Electricity generation by Siberian thermal power plants decreased by 3% year-on-year, to 100.4 TWh, mainly in view of higher electricity generation at Siberian hydroelectric power plants (up 6.3% from 2018). In the Irkutsk region, high river water levels led to record levels in the reservoirs of the Angarsk hydroelectric power plants. Water reserves in the reservoirs of the Yenisei hydroelectric power plants were minimal in 1H 2019 due to a light spring flood in the Krasnoyarsk region and a lack of precipitation, but recovered to average multi-year levels by mid-July. Despite the decline in power generation by hydropower plants in 1H 2019, these factors increased their load for the full year.
The market price on electricity (day-ahead market, DAM) in Siberia remained flat year-on-year. This was because a price increase in the European part of Russia and the Urals compensated for a drop in price due to higher hydrogeneration, especially during network restriction periods.
The DAM electricity price in the European part of Russia and the Urals increased by 3% year-on-year. The key factors that influenced the change included:
- An increase in electricity exports from the European part and the Urals (by more than twice, or on average by 1 GWh) in the first five months of 2019, mainly to the energy systems of the Baltic countries (Estonia, Lithuania, Latvia), Ukraine, Belarus and to Finland’s energy system (because of a significant reduction in Scandinavian water resources, a cut in the cross-border tariff duty by the Finnish electricity transmission operator, Fingrid, and growth in CO2 emission quota prices)

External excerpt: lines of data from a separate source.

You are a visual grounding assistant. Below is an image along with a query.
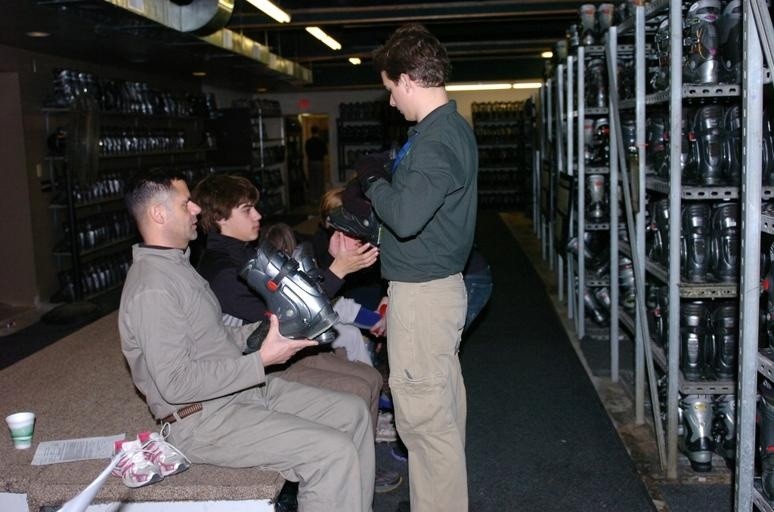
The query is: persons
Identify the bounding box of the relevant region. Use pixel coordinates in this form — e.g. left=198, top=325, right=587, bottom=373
left=191, top=174, right=403, bottom=493
left=117, top=169, right=377, bottom=511
left=342, top=23, right=480, bottom=512
left=305, top=125, right=327, bottom=207
left=255, top=219, right=401, bottom=445
left=314, top=185, right=497, bottom=462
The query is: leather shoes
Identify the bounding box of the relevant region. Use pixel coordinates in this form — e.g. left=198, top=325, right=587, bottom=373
left=374, top=466, right=403, bottom=493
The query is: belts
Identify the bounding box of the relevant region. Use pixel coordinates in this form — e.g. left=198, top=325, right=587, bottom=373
left=157, top=401, right=202, bottom=427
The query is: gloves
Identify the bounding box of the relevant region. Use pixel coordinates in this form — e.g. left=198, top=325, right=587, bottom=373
left=354, top=151, right=385, bottom=183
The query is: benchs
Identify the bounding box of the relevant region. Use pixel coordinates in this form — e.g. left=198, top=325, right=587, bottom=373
left=0, top=307, right=297, bottom=511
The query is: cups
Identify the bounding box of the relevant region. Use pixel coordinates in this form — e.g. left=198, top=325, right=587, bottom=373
left=6, top=412, right=35, bottom=449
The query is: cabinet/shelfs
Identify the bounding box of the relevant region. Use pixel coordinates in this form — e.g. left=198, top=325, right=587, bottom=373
left=17, top=50, right=388, bottom=307
left=469, top=1, right=774, bottom=427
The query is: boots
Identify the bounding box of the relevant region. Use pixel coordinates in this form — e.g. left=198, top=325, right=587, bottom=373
left=238, top=241, right=339, bottom=349
left=327, top=198, right=379, bottom=249
left=471, top=101, right=527, bottom=208
left=46, top=80, right=216, bottom=304
left=527, top=0, right=774, bottom=498
left=291, top=242, right=337, bottom=345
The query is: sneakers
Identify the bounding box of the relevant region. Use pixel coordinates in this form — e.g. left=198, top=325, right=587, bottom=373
left=137, top=421, right=192, bottom=475
left=379, top=394, right=393, bottom=409
left=110, top=438, right=163, bottom=489
left=376, top=409, right=395, bottom=428
left=374, top=424, right=397, bottom=443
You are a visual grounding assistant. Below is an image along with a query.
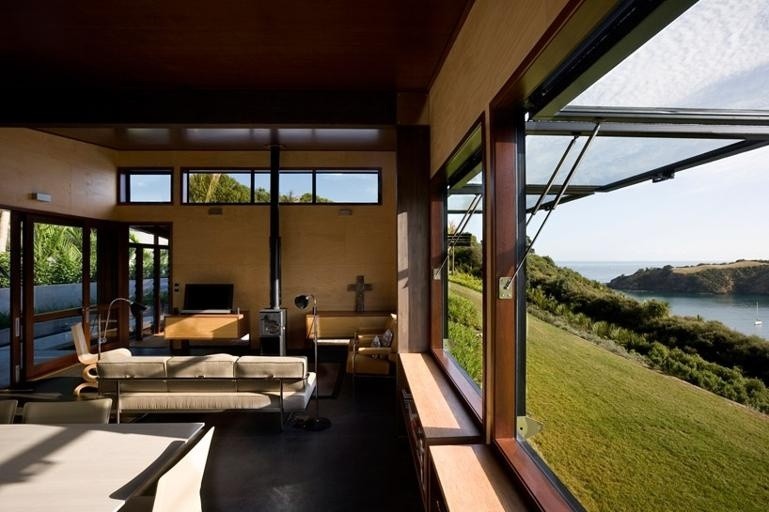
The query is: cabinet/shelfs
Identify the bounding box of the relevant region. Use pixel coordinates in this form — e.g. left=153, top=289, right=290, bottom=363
left=398, top=352, right=483, bottom=502
left=424, top=444, right=538, bottom=511
left=163, top=311, right=251, bottom=357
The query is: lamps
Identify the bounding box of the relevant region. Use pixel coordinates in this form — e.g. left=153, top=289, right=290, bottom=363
left=294, top=294, right=331, bottom=431
left=102, top=299, right=146, bottom=361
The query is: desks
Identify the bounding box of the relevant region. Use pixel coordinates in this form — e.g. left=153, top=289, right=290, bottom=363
left=0, top=424, right=206, bottom=512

- Rising prices in suppliers’ orders in connection with a higher minimum level of wholesale gas tariffs (+3.4%) year-on-year
- A decrease in hydrogeneration following a decline in reserves of the Volga-Kama region.
In turn, changes in the planned output of nuclear power plants in January-August 2019, which exceeded 2018 values, including due to commissioning of a new power unit at the Rostov NPP, limited further price growth.
Power capacity market
In 2019, power capacity sales in Siberia rose 0.5% year-on-year, to 42.9 GW. The competitive price for capacity sales in Siberia in the reporting period was 213,705 roubles/MW/month, which is 7% higher than in 2018. This was driven by:
- Higher demand for capacity in 2019 year-on-year during the competitive capacity take-off (CCT)
- Factoring indexing the price based on CCT outcome
In 2019, power capacity sales in the European part of Russia and the Urals amounted to 146 GW, a 1.7% increase year-on-year. The competitive price for capacity sales in the reporting year increased by 4% to 124,048 roubles/MW/month.
In 2019, projects were selected to modernise the generating facilities of thermal power plants in 2022-2025 (‘DPM-2’).
The programme, launched by the Russian government in February 2019 as a continuation of DPM-1 programme, guarantees a return on investment in heat and power capacity development for participating projects up until 2030.
‘DPM-2’ is part of increased investment to modernise obsolete capital equipment at power plant generating facilities, to extend the life of the upgraded power plants by 15-20 years.
About 40 GW of old heat capacities will be upgraded in the upcoming 10 years, including a number of SUEK’s generating facilities.